EXCERPT ▸
==============================

The Houston Dash perhaps overperformed compared to expectations while the Red Stars underperformed, but once again, the tournament format and the wicked heat in Herriman took their toll on the prepared and unprepared alike. The Red Stars in particular look like their gas light is on and pinging insistently, so the difference might come down to minutes management and who has the freshest legs off the bench. In that respect, it might be Houston.
Against Portland, we can see that Houston relied a lot on pulling the game wide, with Nichelle Prince attempting multiple crosses, as well as a trying to play through for Rachel Daly. Meanwhile, Chicago sat off of Sky Blue for large portions of their semifinal, with much of that red area on the map coming from having to contain Ifeoma Onumonu.
Still, a lot of Chicago’s team leaders have a lot of minutes piled up on their legs; Julie Ertz, Sarah Gorden, Vanessa DiBernardo, and Kealia Watt all have over 400 minutes over five games, while Danny Colaprico, Savannah McCaskill, and Casey Short aren’t too far behind. Additionally, Casey Short was a late scratch ahead of the semifinal due to a “minor injury” in practice the day before. Perhaps this will work in their favor, with Short coming into the final almost completely rested. But if the injury isn’t so minor, once again she might find herself with limited minutes or not even dressed for the game.

==============================

INFORMATION PROVIDED ▸
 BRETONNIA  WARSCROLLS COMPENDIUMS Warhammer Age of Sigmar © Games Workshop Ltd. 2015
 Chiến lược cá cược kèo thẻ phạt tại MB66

==============================

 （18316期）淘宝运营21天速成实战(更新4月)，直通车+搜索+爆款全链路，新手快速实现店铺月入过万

==============================

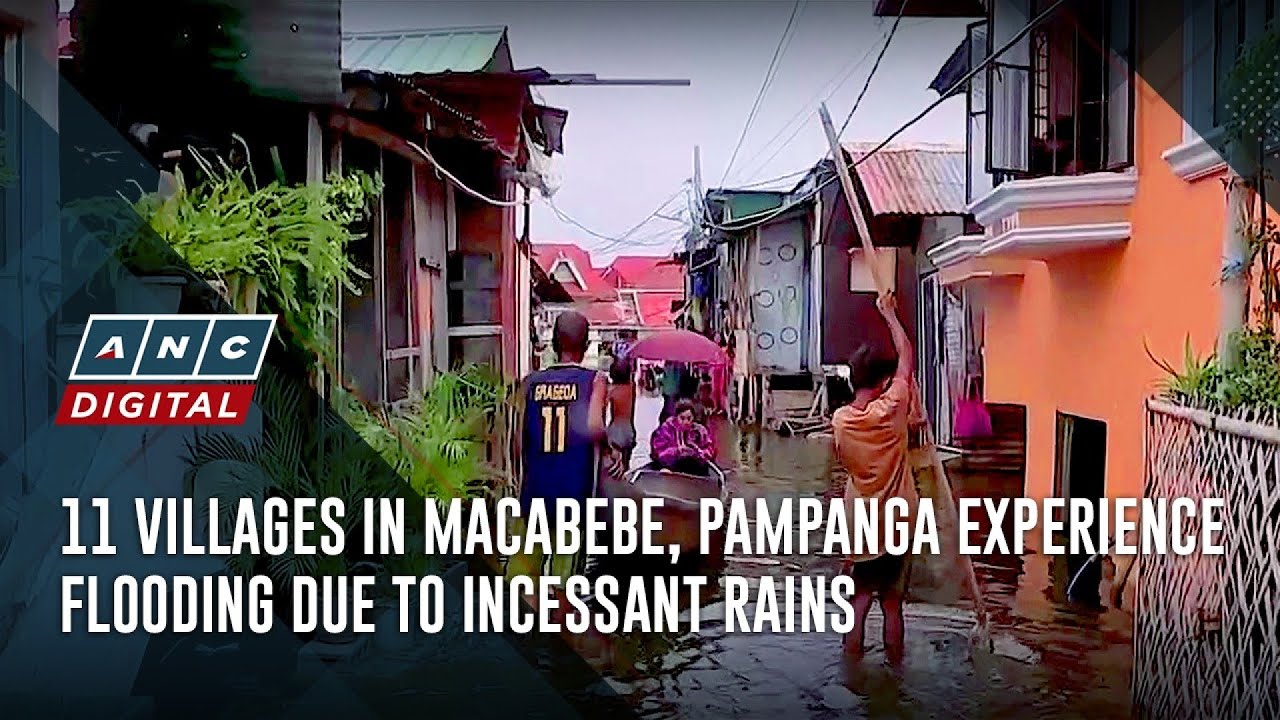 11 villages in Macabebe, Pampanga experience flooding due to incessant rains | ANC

==============================

QUESTIONS ▸
1 – Please translate this sentence from the match preview into Spanish: "Additionally, Casey Short was a late scratch ahead of the semifinal due to a “minor injury” in practice the day before."
2 – According to the match preview, which Chicago players have over 400 minutes over five games?
The items are separate material, apart from the match preview.

ANSWERS TO THE EXERCISES ▸
1 – Además, Casey Short fue una baja de último momento antes de la semifinal debido a una «lesión menor» en el entrenamiento del día anterior.

2 – Julie Ertz, Sarah Gorden, Vanessa DiBernardo, and Kealia Watt.